Des enfants hassidiques à la sortie de l'école.
Radio-Canada a appris que la communauté juive hassidique Satmar de Montréal, qui a défrayé la chronique avec l'histoire des fenêtres givrées du YMCA de l'avenue du Parc, scolarise ses garçons dans un réseau scolaire parallèle. Les élèves y reçoivent un enseignement exclusivement religieux en contravention de la Loi sur l'instruction publique.
Radio-Canada a appris que la communauté juive hassidique Satmar de Montréal scolarise ses garçons dans un réseau parallèle.

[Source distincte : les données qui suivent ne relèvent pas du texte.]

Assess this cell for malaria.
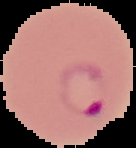

Parasitized.

Image is 136×148 pixels. Cell region segmented out of the field of view; the surrounding area is masked to black. From a thin blood smear.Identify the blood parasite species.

L'Académie Toras Moshe existe depuis 1952 et les autorités du ministère de l'Éducation sont au fait de ses activités.
Une des écoles où est dispensé cet enseignement se trouve au deuxième étage d'un atelier de plomberie, située dans un quartier industriel. La cour de récréation est partagée avec les plombiers.

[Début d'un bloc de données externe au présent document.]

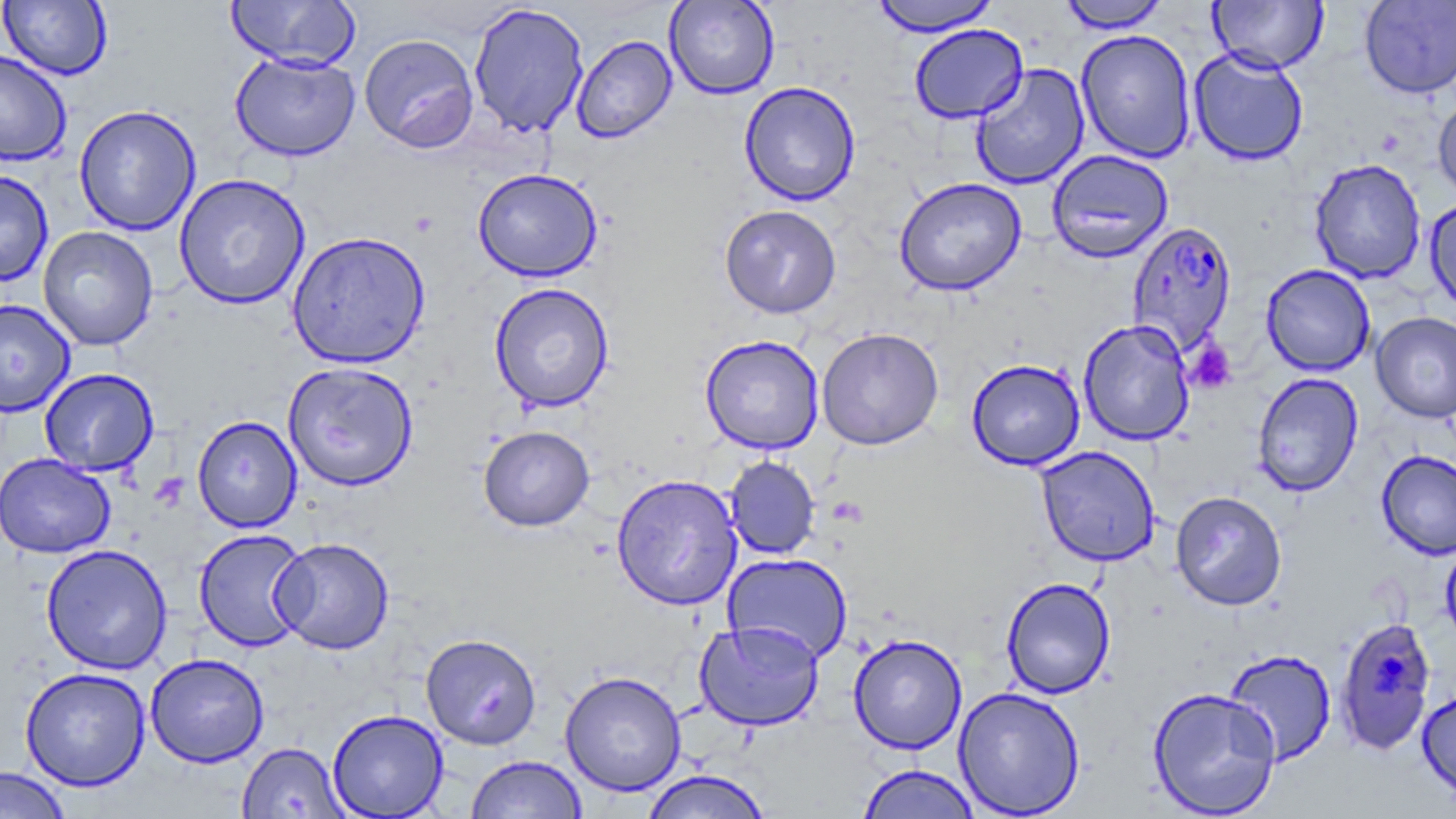
Plasmodium falciparum.

Summary:
  - Coordinate format: approximate bounding boxes as named x1/y1/x2/y2 corners in pixels
  - Uninfected red blood cell locations (subset): (x1=0, y1=0, x2=112, y2=81), (x1=226, y1=0, x2=360, y2=70), (x1=664, y1=0, x2=780, y2=99), (x1=870, y1=0, x2=1000, y2=36), (x1=1057, y1=0, x2=1171, y2=33), (x1=1209, y1=0, x2=1328, y2=73), (x1=1359, y1=1, x2=1456, y2=99), (x1=468, y1=3, x2=590, y2=137), (x1=908, y1=24, x2=1028, y2=123), (x1=1076, y1=28, x2=1197, y2=164), (x1=359, y1=33, x2=479, y2=153), (x1=571, y1=35, x2=677, y2=144), (x1=1189, y1=47, x2=1309, y2=166), (x1=0, y1=49, x2=72, y2=166), (x1=230, y1=51, x2=360, y2=162), (x1=970, y1=63, x2=1090, y2=190), (x1=738, y1=81, x2=861, y2=206), (x1=1432, y1=94, x2=1456, y2=202), (x1=74, y1=105, x2=201, y2=235), (x1=1047, y1=149, x2=1174, y2=263), (x1=1309, y1=158, x2=1426, y2=283), (x1=472, y1=168, x2=603, y2=282), (x1=0, y1=170, x2=54, y2=287), (x1=173, y1=173, x2=310, y2=310), (x1=894, y1=177, x2=1027, y2=296), (x1=1424, y1=196, x2=1456, y2=316), (x1=719, y1=204, x2=842, y2=318), (x1=38, y1=226, x2=158, y2=351), (x1=287, y1=231, x2=431, y2=369), (x1=1261, y1=264, x2=1376, y2=376), (x1=489, y1=282, x2=615, y2=413), (x1=0, y1=298, x2=75, y2=417), (x1=1371, y1=311, x2=1456, y2=423), (x1=1078, y1=320, x2=1195, y2=446), (x1=816, y1=328, x2=944, y2=450), (x1=700, y1=335, x2=824, y2=454), (x1=966, y1=358, x2=1085, y2=470), (x1=282, y1=361, x2=419, y2=492), (x1=39, y1=368, x2=159, y2=476), (x1=1252, y1=372, x2=1363, y2=497), (x1=192, y1=415, x2=302, y2=533), (x1=478, y1=425, x2=594, y2=531), (x1=1035, y1=445, x2=1161, y2=566), (x1=1376, y1=450, x2=1456, y2=561), (x1=0, y1=452, x2=115, y2=558), (x1=724, y1=456, x2=820, y2=560), (x1=611, y1=473, x2=744, y2=611), (x1=1170, y1=490, x2=1287, y2=610), (x1=193, y1=528, x2=311, y2=652), (x1=271, y1=537, x2=395, y2=654), (x1=1440, y1=539, x2=1456, y2=648), (x1=41, y1=544, x2=172, y2=674), (x1=722, y1=552, x2=853, y2=663), (x1=1001, y1=577, x2=1116, y2=699), (x1=694, y1=620, x2=825, y2=731), (x1=421, y1=633, x2=542, y2=750), (x1=848, y1=633, x2=967, y2=753), (x1=1224, y1=648, x2=1337, y2=765), (x1=145, y1=653, x2=269, y2=768), (x1=20, y1=667, x2=151, y2=791), (x1=560, y1=670, x2=687, y2=796), (x1=953, y1=686, x2=1086, y2=818), (x1=1148, y1=687, x2=1282, y2=818), (x1=1417, y1=689, x2=1456, y2=804), (x1=327, y1=709, x2=449, y2=818), (x1=236, y1=741, x2=350, y2=818), (x1=465, y1=754, x2=587, y2=818), (x1=856, y1=763, x2=982, y2=819), (x1=0, y1=766, x2=72, y2=818), (x1=642, y1=769, x2=772, y2=819)
  - Platelet locations: (x1=1184, y1=339, x2=1237, y2=394), (x1=827, y1=496, x2=867, y2=526)
  - Plasmodium falciparum-infected red blood cell locations (subset): (x1=1125, y1=221, x2=1238, y2=354)
  - Preparation: thin blood smear
  - Stain: May-Grünwald-Giemsa
  - Image size: 1456×819 pixels
  - Modality: light microscopy
  - Magnification: 1000x
  - Field of view: one of a larger specimen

Des élèves dans la cour d'une école parallèle où sont entreposés des tuyaux de plomberie.
Une voisine de l'école s'inquiète pour la sécurité des élèves. « Il y a peut-être une cinquantaine d'enfants qui jouent dans la cour d'école, supervisés des fois par un adulte. C'est plein de déchets partout, c'est pas agréable pour les enfants », dit-elle.
Pas de permis
Un responsable rencontré sur les lieux prétend qu'il détient un permis du ministère de l'Éducation. Or, il n'en est rien. L'école ne possède pas non plus de certificat d'occupation délivré par la Ville de Montréal.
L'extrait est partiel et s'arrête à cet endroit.